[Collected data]
-=-=-=-=-
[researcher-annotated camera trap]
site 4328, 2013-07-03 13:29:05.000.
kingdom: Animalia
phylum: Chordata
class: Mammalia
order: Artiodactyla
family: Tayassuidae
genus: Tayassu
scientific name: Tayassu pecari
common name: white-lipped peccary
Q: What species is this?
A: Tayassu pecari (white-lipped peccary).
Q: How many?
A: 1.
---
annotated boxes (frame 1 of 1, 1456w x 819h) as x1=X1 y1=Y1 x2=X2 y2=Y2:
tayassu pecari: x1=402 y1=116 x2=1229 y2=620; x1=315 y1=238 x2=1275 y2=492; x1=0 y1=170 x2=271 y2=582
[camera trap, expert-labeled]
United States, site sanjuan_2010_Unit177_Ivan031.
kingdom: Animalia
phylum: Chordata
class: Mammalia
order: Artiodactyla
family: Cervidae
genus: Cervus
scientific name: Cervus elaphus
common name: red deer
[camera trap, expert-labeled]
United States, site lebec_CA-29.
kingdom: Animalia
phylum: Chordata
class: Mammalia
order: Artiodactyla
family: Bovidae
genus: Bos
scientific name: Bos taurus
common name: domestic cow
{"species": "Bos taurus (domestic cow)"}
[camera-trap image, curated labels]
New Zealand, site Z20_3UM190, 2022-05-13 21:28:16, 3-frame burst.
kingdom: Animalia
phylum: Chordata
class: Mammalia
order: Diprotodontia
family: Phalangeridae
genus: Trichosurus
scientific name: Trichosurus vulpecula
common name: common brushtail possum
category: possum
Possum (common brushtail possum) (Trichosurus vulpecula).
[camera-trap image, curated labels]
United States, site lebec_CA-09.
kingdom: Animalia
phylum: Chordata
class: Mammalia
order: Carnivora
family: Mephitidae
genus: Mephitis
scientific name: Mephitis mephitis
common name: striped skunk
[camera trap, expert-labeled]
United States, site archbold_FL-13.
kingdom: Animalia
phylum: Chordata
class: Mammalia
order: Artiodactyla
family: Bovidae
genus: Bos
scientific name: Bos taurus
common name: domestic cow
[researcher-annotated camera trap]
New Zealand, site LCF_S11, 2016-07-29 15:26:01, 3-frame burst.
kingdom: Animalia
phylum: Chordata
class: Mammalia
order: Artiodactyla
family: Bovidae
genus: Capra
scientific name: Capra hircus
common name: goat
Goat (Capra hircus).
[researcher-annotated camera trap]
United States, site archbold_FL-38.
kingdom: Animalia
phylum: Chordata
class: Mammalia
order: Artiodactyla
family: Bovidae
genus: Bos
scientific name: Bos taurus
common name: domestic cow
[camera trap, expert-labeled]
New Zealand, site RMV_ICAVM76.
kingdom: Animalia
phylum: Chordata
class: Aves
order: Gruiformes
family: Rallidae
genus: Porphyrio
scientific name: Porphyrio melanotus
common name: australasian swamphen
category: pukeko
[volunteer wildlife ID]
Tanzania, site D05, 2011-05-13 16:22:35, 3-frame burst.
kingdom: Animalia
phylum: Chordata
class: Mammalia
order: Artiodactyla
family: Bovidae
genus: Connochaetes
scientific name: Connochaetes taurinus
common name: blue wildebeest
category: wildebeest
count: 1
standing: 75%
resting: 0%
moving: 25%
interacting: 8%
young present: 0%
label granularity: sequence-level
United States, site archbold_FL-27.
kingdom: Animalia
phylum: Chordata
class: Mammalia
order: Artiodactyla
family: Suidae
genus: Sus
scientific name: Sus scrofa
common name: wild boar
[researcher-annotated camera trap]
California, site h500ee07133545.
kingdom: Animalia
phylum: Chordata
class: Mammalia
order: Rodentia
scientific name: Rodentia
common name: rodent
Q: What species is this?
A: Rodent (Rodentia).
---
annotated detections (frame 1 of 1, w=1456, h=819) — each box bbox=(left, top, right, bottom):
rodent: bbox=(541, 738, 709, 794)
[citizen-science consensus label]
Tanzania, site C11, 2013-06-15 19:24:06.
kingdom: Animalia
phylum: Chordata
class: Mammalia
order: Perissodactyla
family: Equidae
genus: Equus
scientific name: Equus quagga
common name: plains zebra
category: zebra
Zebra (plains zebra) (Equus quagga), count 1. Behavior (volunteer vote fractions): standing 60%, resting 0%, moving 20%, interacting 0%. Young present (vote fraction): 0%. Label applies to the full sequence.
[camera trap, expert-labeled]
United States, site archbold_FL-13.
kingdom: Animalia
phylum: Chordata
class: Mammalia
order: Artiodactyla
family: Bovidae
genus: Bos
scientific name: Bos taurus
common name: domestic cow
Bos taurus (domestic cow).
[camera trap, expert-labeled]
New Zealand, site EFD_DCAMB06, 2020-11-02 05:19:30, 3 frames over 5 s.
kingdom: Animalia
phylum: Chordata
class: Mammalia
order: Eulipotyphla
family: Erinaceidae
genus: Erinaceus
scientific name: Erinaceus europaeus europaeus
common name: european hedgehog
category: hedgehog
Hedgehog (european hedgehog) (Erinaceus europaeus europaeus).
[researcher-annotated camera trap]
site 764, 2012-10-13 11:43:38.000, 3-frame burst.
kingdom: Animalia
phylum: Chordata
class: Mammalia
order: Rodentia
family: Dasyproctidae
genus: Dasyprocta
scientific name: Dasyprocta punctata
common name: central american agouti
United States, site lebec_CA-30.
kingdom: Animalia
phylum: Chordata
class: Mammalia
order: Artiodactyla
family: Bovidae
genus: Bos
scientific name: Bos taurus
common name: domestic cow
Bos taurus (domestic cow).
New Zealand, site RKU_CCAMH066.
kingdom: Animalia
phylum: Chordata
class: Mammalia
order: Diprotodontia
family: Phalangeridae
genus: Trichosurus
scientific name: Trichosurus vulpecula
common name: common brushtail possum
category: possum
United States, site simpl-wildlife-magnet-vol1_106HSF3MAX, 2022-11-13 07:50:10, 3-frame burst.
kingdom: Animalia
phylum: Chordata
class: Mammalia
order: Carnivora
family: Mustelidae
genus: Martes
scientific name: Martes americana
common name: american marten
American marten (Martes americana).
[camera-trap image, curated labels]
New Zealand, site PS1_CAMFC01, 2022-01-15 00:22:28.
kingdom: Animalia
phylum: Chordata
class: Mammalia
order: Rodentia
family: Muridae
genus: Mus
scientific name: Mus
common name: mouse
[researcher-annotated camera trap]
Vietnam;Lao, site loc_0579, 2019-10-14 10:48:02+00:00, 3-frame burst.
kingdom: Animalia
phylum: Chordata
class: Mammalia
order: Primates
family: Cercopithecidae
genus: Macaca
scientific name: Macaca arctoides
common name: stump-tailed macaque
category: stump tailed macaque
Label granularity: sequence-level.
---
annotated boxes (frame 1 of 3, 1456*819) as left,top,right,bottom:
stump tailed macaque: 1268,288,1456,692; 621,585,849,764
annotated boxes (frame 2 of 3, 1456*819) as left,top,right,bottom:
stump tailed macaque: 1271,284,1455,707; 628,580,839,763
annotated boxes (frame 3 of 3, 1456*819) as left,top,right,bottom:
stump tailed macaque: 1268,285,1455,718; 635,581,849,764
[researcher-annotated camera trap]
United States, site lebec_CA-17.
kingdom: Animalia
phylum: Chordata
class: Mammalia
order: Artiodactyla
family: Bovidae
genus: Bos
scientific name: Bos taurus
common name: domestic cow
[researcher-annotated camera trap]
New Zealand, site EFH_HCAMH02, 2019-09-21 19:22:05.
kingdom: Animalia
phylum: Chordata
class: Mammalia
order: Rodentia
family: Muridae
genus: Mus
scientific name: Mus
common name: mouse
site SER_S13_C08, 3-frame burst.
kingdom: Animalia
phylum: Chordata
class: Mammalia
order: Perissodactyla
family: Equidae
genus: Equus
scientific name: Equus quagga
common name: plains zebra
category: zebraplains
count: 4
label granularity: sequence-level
-=-=-=-=-
[WORK ITEM]
Please make an exact copy of the lines above from the line with "United States, site lebec_CA-09." through the line with "[citizen-science consensus label]", both ends included.

[EXERCISE RESPONSE]
United States, site lebec_CA-09.
kingdom: Animalia
phylum: Chordata
class: Mammalia
order: Carnivora
family: Mephitidae
genus: Mephitis
scientific name: Mephitis mephitis
common name: striped skunk
[camera trap, expert-labeled]
United States, site archbold_FL-13.
kingdom: Animalia
phylum: Chordata
class: Mammalia
order: Artiodactyla
family: Bovidae
genus: Bos
scientific name: Bos taurus
common name: domestic cow
[researcher-annotated camera trap]
New Zealand, site LCF_S11, 2016-07-29 15:26:01, 3-frame burst.
kingdom: Animalia
phylum: Chordata
class: Mammalia
order: Artiodactyla
family: Bovidae
genus: Capra
scientific name: Capra hircus
common name: goat
Goat (Capra hircus).
[researcher-annotated camera trap]
United States, site archbold_FL-38.
kingdom: Animalia
phylum: Chordata
class: Mammalia
order: Artiodactyla
family: Bovidae
genus: Bos
scientific name: Bos taurus
common name: domestic cow
[camera trap, expert-labeled]
New Zealand, site RMV_ICAVM76.
kingdom: Animalia
phylum: Chordata
class: Aves
order: Gruiformes
family: Rallidae
genus: Porphyrio
scientific name: Porphyrio melanotus
common name: australasian swamphen
category: pukeko
[volunteer wildlife ID]
Tanzania, site D05, 2011-05-13 16:22:35, 3-frame burst.
kingdom: Animalia
phylum: Chordata
class: Mammalia
order: Artiodactyla
family: Bovidae
genus: Connochaetes
scientific name: Connochaetes taurinus
common name: blue wildebeest
category: wildebeest
count: 1
standing: 75%
resting: 0%
moving: 25%
interacting: 8%
young present: 0%
label granularity: sequence-level
United States, site archbold_FL-27.
kingdom: Animalia
phylum: Chordata
class: Mammalia
order: Artiodactyla
family: Suidae
genus: Sus
scientific name: Sus scrofa
common name: wild boar
[researcher-annotated camera trap]
California, site h500ee07133545.
kingdom: Animalia
phylum: Chordata
class: Mammalia
order: Rodentia
scientific name: Rodentia
common name: rodent
Q: What species is this?
A: Rodent (Rodentia).
---
annotated detections (frame 1 of 1, w=1456, h=819) — each box bbox=(left, top, right, bottom):
rodent: bbox=(541, 738, 709, 794)
[citizen-science consensus label]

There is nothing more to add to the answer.